Eligible businesses and nonprofits based in the county will be able to apply for the new Fairfax Relief Initiative to Support Employers (Fairfax RISE) grants beginning in early June. The Fairfax RISE grant program will be funded by a portion of the $200 million in federal stimulus funding the county received through the Coronavirus Aid, Relief and Economic Security (CARES) Act.
Under the program guidelines, Fairfax County will allocate $10,000 to businesses with one to 10 employees, $15,000 to businesses with 11 to 25 employees and $20,000 to businesses with 26 to 49 employees.
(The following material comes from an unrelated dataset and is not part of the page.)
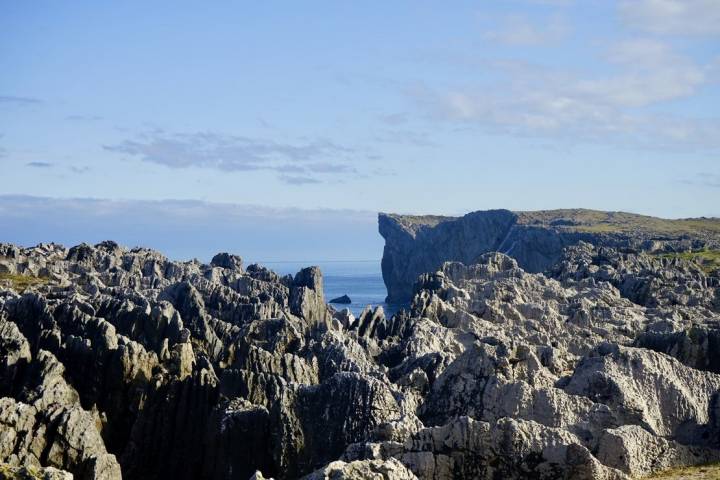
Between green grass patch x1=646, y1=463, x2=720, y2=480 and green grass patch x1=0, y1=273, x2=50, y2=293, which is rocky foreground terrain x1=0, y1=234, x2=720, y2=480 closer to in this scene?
green grass patch x1=646, y1=463, x2=720, y2=480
One-third of the funding — $7.25 million — will be set aside for companies that typically have trouble receiving funding, including women- and minority-owned businesses.
“I appreciate that because I was talking to a Vietnamese American leader in the community last week who said that their businesses don’t know about these grant opportunities,” Vice Chairman Penelope A. Gross said during the meeting. “So we need to make sure that we know where the holes are, and fill those holes, by getting the information out there.”
A concern from several board members was ensuring that adequate outreach is made to women- and minority-owned businesses about the program to make them aware of the grant opportunities.
“We’ll be doing significant outreach and will be consistently updating the board not only on outreach, but feedback we receive. That will be ongoing,” Rebecca Moudry, director of the Fairfax County Department of Economic Initiatives, said during the meeting. “We’re very committed to multilingual outreach as well.” She added that county staff will be able to participate in the administrative tasks that running this grant program will take — including working through application submissions with small businesses and awarding grants.
And although Supervisor Rodney L. Lusk, who represents the Lee District, said that the funding will be a good tool to help small businesses survive the pandemic, he fears that $25 million won’t be enough. The original proposal suggested that the county could allocate up to $30 million for the program.
“I think the number is too low,” Lusk said during the meeting. “We recognize that each $5 million will help roughly 420 companies, so what we’re basically saying with the $25 million — and not going to $30 million — is that we’ll help 420 less companies. At some point we’re going to really have to think about how we’re going to help our companies expand and grow. We’re going to lose some companies.”